Fracturing Dust Inhaled By Workers Tied to Fatal Lung Disease

silica_fracturing_dust_lungA National Institute for Occupational Safety and Health (NIOSH) study has found that workers at some hydraulic fracturing (fracking) sites are being exposed to high levels of dangerous silica, which can lead to a serious lung disease.

The worker are from 11 fracking sites in five states have been exposed to high levels of dust that includes silica, according to the Center for Effective Government, the International Business Times (IBT) reported.

We’ve written that NIOSH and the Occupational Safety and Health Administration (OSHA) expressed concerns over the effects of silica on workers in the fracking industry. There are also significant concerns that this hazard extends to area residents.

Fracking uses a cocktail of fresh water, sand, and more than 500 chemicals that, with the use of a high-powered drill, are injected into the ground through a long, horizontal well. The purpose is to reach a shale formation that is typically about two miles below the earth’s surface. During fracking, the one major additive to fracking water is sand—silica—which is used to open small fissures in the previously tight shale formations. Sand accounts for nearly 10 percent of the mixture and fracking sand contains about 99 percent silica. In any given drilling site, upwards of three-four million pounds of silica are used.

Critics say fracking devastates the environment and contaminates groundwater and underground water aquifers; this contaminates nearby and widespread fresh water supplies. Until now, ground water contamination has been a major fracking issue; however, OSHA’s recent warning about dangerous silica levels adds another significant level to the fracking debate.

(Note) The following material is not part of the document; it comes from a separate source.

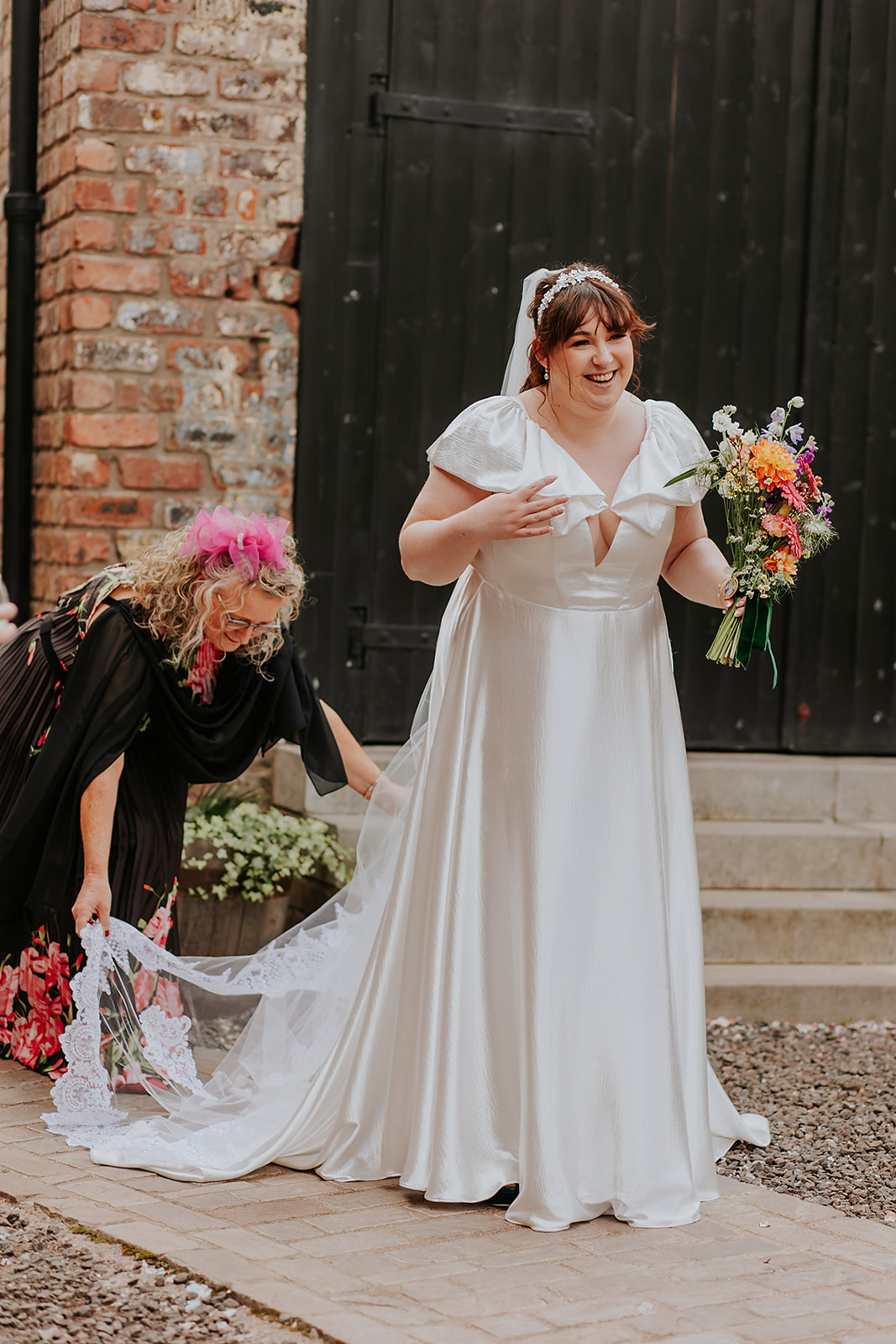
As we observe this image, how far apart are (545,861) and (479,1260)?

OSHA previously issued a hazard alert concerning crystalline silica exposures at fracking locations and the increases to worker risks for silicosis. The NIOSH data release in April 2012 and OSHA’s June 2012 hazard alert—which specifically discussed overexposure risks to respirable crystalline silica—should be a wake-up call to industry.

OSHA-NIOSH explained that respirable crystalline silica is that part of crystalline silica minute enough to enter the lungs’ gas-exchange regions, which can cause silicosis and has been linked to a number of cancers. Silicosis presents added complications in that its latency period is not fixed and can depend on how, and for how long, exposure occurred. OSHA says the silicosis latency period can be as short as a few months in acute overexposure situations, and up to decades for exposures considered low to moderate.

During fracking, sand is delivered, loaded, transferred, and blended before injection, NIOSH/OSHA explains. That movement of silica sand in and through sand movers, transfer belts, and blender hoppers can release silica dust into the air and into workers’ lungs. This silica dust movement can also lead to visible, significant silica dust clouds which can hover over work sites and communities, which is what led to the high exposure measurements by NIOSH. Meanwhile, OSHA noted that traditional half-face respirators are insufficient protection for workers in high-exposure areas.

Symptoms of chronic/classic silicosis are not often obvious, which means that those working or living in or near fracking sites need to receive chest X-rays to determine if silica-related lung damage occurred. Early symptoms may include shortness of breath when exercising and clinical signs of poor oxygen/carbon dioxide exchange. As the disease progresses, patients may experience fatigue, extreme shortness of breath, cough, and respiratory failure; lung cancer and diseases including tuberculosis, chronic obstructive pulmonary disease (COPD), and kidney and autoimmune disease have been linked to silica overexposure, said NIOSH/OSHA.

Overexposure to respirable crystalline silica has long been known to cause silicosis and has been the focus of lawsuits for years. Steel workers and workers in other industries have been filing silicosis claims for decades. In fact, a recent wave of silicosis claims was seen from 2000-2004, prompting a federal silica multidistrict litigation (MDL) in 2003, explained Law 360 previously. The MDL was, for the most part, halted after the judge issued an opinion that criticized plaintiffs’ counsel and medical experts. This led to mass dismissals of silica lawsuits, nationwide and to grand jury investigations of plaintiffs’ council and experts.

Should silica overexposure from fracking be as serious as what has been indicated in early data—and there’s no reason to believe otherwise—legal claims against the shale gas drilling industry could be more imminent than expected—within the next few years, Law 360 predicts.